Henry Ford maakte zijn droom waar om tegen een redelijke prijs betrouwbare en zuinige auto's te maken met de start van de bouw van de T-Ford in 1908. Met deze auto begon een nieuw tijdperk op het gebied van privé-vervoer. De T-Ford was eenvoudig te bedienen, te onderhouden en te best uren op de toentertijd slechte wegen. De T-Ford was direct een succes.

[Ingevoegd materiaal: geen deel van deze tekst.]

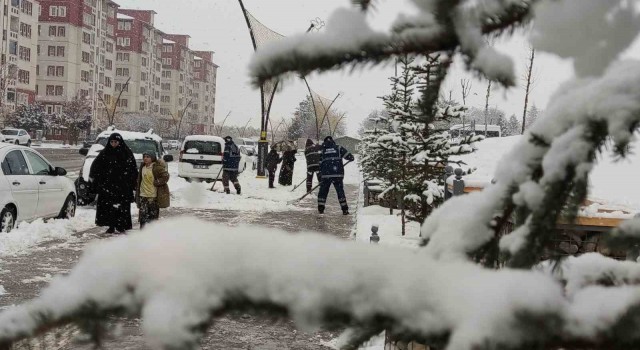 Bingölde kar yağışı etkili oldu, şehir beyaza büründü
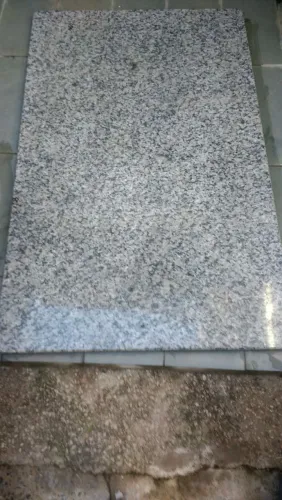 Vendo pedra de granito de mesa medindo 1,20 de comprimento por 0,80 de largura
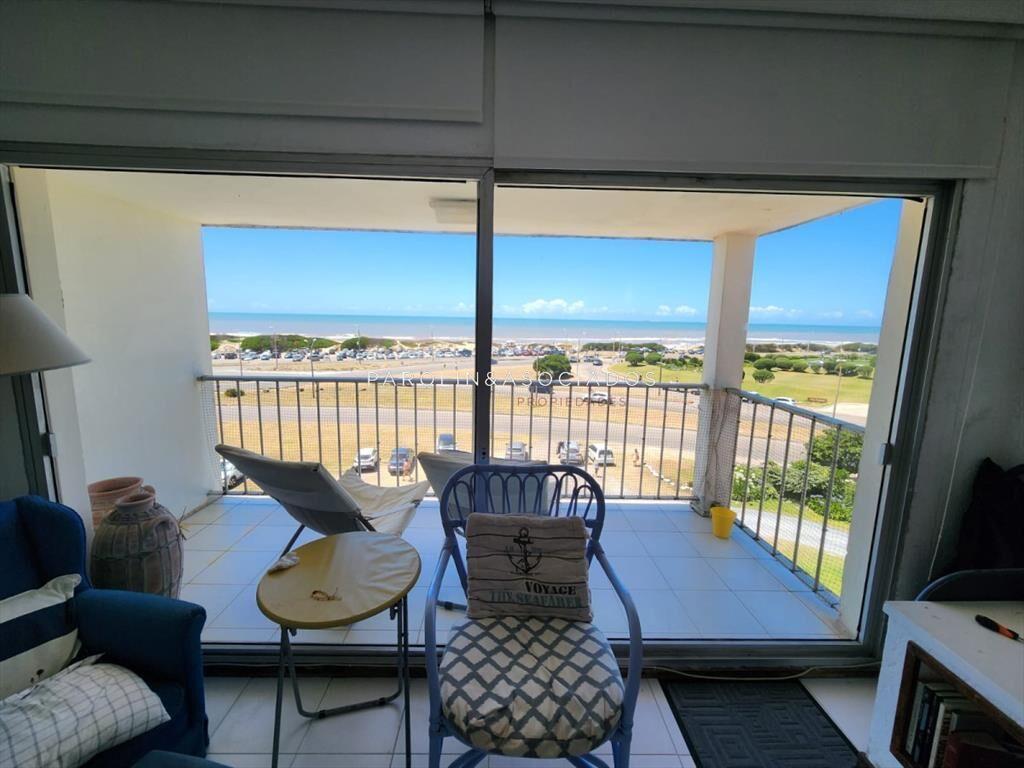 Apartamento en venta de 3 dormitorios en playa Brava, Punta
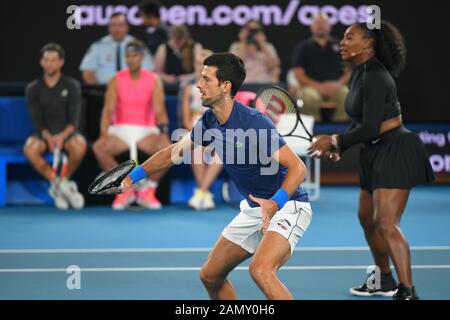 Melbourne, Australia. 15th Gen 2020. Novak Djokovic e Serena Williams giocano durante il Rally for Relief Charity Fund Raking Night presso La Rod Laver Arena di Melbourne per raccogliere denaro in aiuto degli sforzi di soccorso in tutta l'Australia prima dell'inizio del torneo australiano di tennis Grand Slam 2020 a Melbourne, Australia. Sydney Low/Cal Sport Media/Alamy Live News Foto Stock
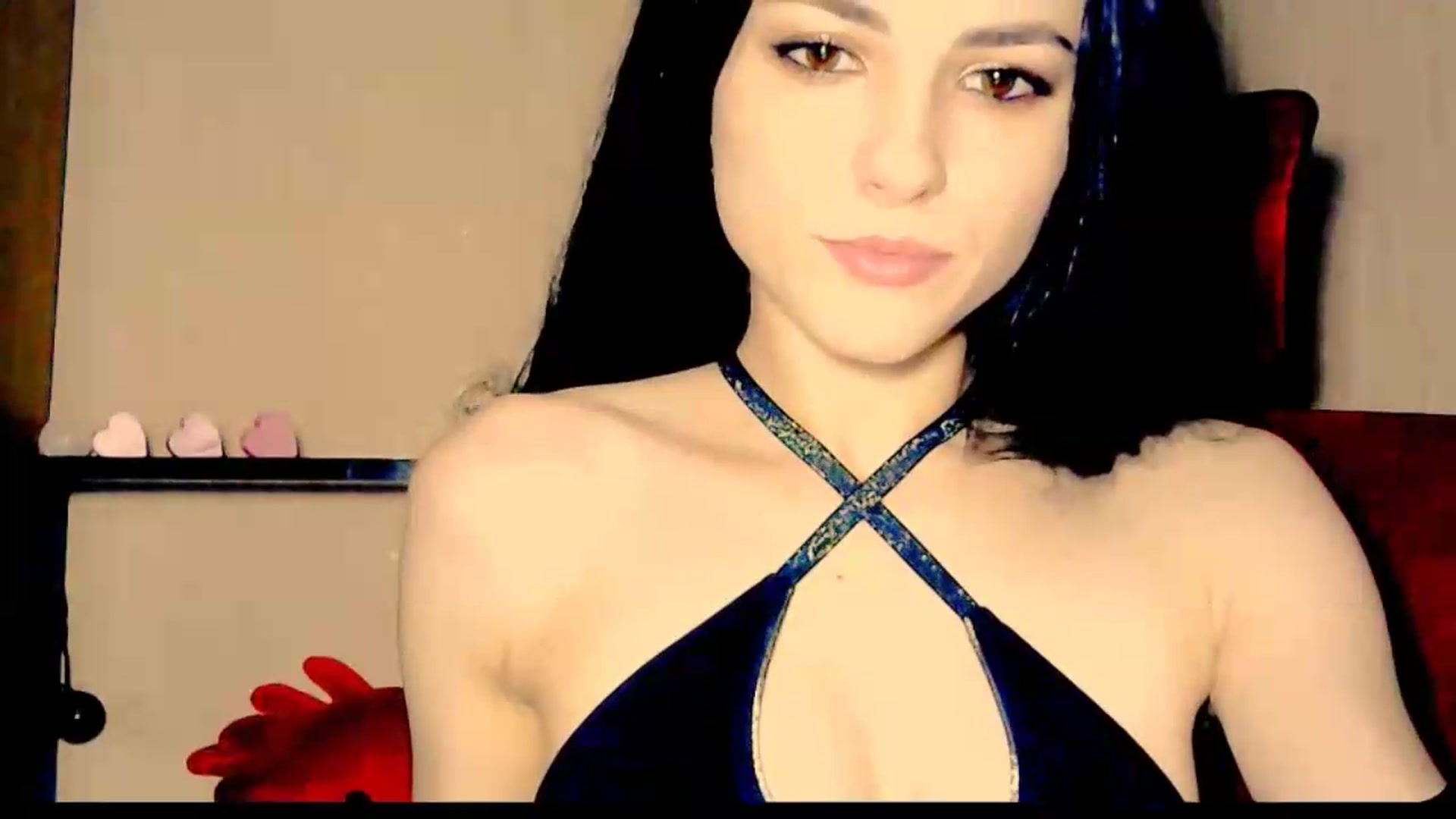 Gallery image thumbnail from Frioninny's myfreecams stream on, 08/08/2026, 18:19 image 8 of 20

Op 7 oktober 1913 werd de fabriek in Detroit omgeschakeld naar een bewegende lopende band. Het chassis werd door werknemers op een slede door de fabriek getrokken. Later werden de sleden vervangen door karretjes op rails en mechanisch getrokken. Dit was niet de eerste lopende band, maar wel de eerste keer dat een volledige fabriek met het systeem werkte. De productietijd van een chassis daalde ermee van 12 uur en 30 minuten tot 2 uur en 40 minuten. In 1914 was de totale productietijd van een auto teruggebracht tot 1 uur en 33 minuten. De vernieuwingen werden echter niet door iedereen gewaardeerd en Ford had een hoog personeelsverloop.
Op 5 januari 1914 loste Ford het probleem van het personeelsverloop op door de lonen te verdubbelen tot $ 5 per dag, de diensten met één uur in te korten tot 8 uren, en de invoer van de 40-urige werkweek. Door die maatregelen steeg de productiviteit per werknemer en daalde het personeelsverloop waardoor de kostprijs per auto daalde. Dit maakte het Ford mogelijk om zijn prijzen steeds verder te verlagen.

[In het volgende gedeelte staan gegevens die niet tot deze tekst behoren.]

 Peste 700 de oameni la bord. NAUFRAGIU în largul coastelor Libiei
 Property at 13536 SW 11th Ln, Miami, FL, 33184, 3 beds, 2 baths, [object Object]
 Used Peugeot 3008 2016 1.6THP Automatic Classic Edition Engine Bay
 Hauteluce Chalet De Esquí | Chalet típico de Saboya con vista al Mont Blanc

Tegen het einde van 1913 had Ford een marktaandeel van 50% in de VS, en in 1918 was de helft van de voertuigen op Amerikaanse wegen een Ford Model T. Een groot nadeel van de Ford T was dat je er niet vooruit een helling mee kon oprijden, vanwege de slecht geplaatste benzinetank. Tijdens de Eerste Wereldoorlog diende het Model T ook als basis voor enkele militaire voertuigen.
Een nieuwe generatie
De ontwikkeling ging snel
In 1919 kwam Edsel Ford, Henry Fords zoon en enig kind, aan het hoofd van het bedrijf. Edsel vervulde die functie tot zijn overlijden in 1943, waarna Henry Ford weer hoofd van het bedrijf werd. Ondertussen verloor Ford geleidelijk terrein aan General Motors. GM en buitenlandse merken hadden modernere en luxere modellen in de aanbieding dan de uit 1908 stammende Model T van Ford. Terwijl Ford uitsluitend de goedkope T aanbood, had GM een auto in elke prijsklasse. Bovendien konden klanten de duurdere modellen ook met een lening kopen. Dit wilde men bij Ford niet. Pas vanaf december 1927 werd het toch mogelijk om ook met een lening een Ford Model A te kopen. De tweede Model A (de eerste dateerde van 1903) was op 2 december 1927 de opvolger van de Model T. De A werd uiteindelijk een succes en tot 1932 werden zo'n 5 miljoen exemplaren gebouwd.
Pensioen
Henry Ford trad in september 1945 voor de tweede maal af als directeur van het bedrijf, en werd opgevolgd door zijn kleinzoon Henry Ford II. Het jaar daarna werd Henry geëerd voor zijn goede werk aan de autoindustrie.
Het einde van een tijdperk
Henry Ford overleed 7 april 1947. Hij was 83 jaar oud geworden.